Problems to work on:
- 1) Print the passage of the interrogatory rulings starting with "Plaintiffs object that" and going on through "to the recovery.".
- 2) Answer these questions from the interrogatory rulings:
(a) From where did Mr. Mattes fly to Boulder, and for how many days?
(b) What was the Court's ruling on the objection to Disputed Interrogatory No. 14?
(c) What kind of agreement does Disputed Interrogatory No. 16 concern?
- 3) Write the next part of the interrogatory rulings, picking up after their last sentence.

Plaintiffs’ response in general describe the fact that Mr. Mattes flew to Boulder from Mexico for 21 days to assess the damage and secure the property. It also refers to the timeline in answer Interrogatory No. 2.
Ruling: The objections are OVERRULED. Plaintiffs should answer this question without cross-referencing any other response, including the timeline or by referring to USAA’s claim record.
Disputed Interrogatory No. 14 asks the Plaintiffs to:
Describe all damage to the Subject Property that is part of the Subject Claim, if any, that you believe, assert, or understand to have occurred after the flow of water burst pipe was discontinued, but that resulted from the flow of water (“further damage”) including: (a) a summary of the further damage; (b) the date(s) when the further damage was discovered; (c) the identity of all persons who discovered the further damage; (d) whether any photographs or other documents depicting or describing the further damage exist; (e) whether the further damage was reported to USAA; and (f) if so, on what date, to whom, and how was the further damage reported to USAA.
Plaintiffs object that this interrogatory is merely asking for information that was already provided during the claim processing.
Ruling: The Court agrees that this appears to go more to the claim coverage than any delay and likely is already in USAA’s files. Also, the relevance of “further damage” is not apparent. The objection is SUSTAINED and need not be responded to further. Disputed Interrogatory No. 16 asks Plaintiffs to identify any written or oral terms of documents relating to any contingency fee agreement Plaintiffs might have with respect to the recovery.

Given information:
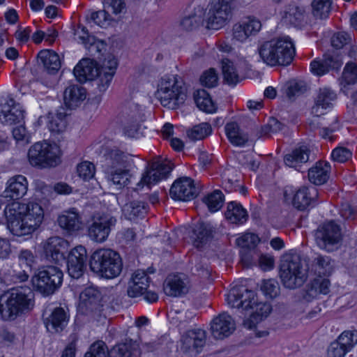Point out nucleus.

Expected responses:
- 1)
Plaintiffs object that this interrogatory is merely asking for information that was already provided during the claim processing.
Ruling: The Court agrees that this appears to go more to the claim coverage than any delay and likely is already in USAA’s files. Also, the relevance of “further damage” is not apparent. The objection is SUSTAINED and need not be responded to further. Disputed Interrogatory No. 16 asks Plaintiffs to identify any written or oral terms of documents relating to any contingency fee agreement Plaintiffs might have with respect to the recovery.

- 2)
(a) He flew from Mexico, for 21 days.
(b) The objection was sustained, and the interrogatory need not be responded to further.
(c) Any contingency fee agreement Plaintiffs might have with respect to the recovery.

- 3)
Plaintiffs affirmatively state that their only agreement is with their counsel and they are withholding that document.
Ruling: The Court agrees that Plaintiffs’ agreement with their counsel is not relevant to the issues in dispute in this case. The objection is SUSTAINED. To the extent there were other people working on a contingency, such as appraisers, public adjusters, etc., Plaintiffs represent there is no one else with a contingent interest in the outcome of the case. No further response is required.
Disputed Interrogatory No. 17 asks that Plaintiffs describe:
Each instance where you allege USAA caused or contributed in whole or in part to a delay in your ability to procced with repair or restoration of the Subject Property, the restoration or replacement of Personal Contents, your attainment of alternate living arrangements, your access to policy benefits, or your ability to comply with policy terms, including: (a) a summary of the general nature of the instance, (b) all pertinent facts or circumstances surrounding the instance, (c) all documents evidencing the instance, (d) any facts or circumstances showing that you caused or contributed to the instance, (e) the date of the instance, (f) each individual or entity with knowledge of the instance, and (g) all damages you seek related to the alleged instance.
Plaintiffs’ response, found at ECF No. 71-2 at 61–62, contains objections on the ground that this interrogatory is overbroad and unduly burdensome, and that the Complaint provides “provides a reasonable recitation of facts, which support the claims inquired about in this interrogatory . . . .” Plaintiffs further object that this is a “blockbuster” interrogatory. Plaintiffs also state that the Complaint “provides a reasonable recitation of facts, which support the claims inquired about in this interrogatory.”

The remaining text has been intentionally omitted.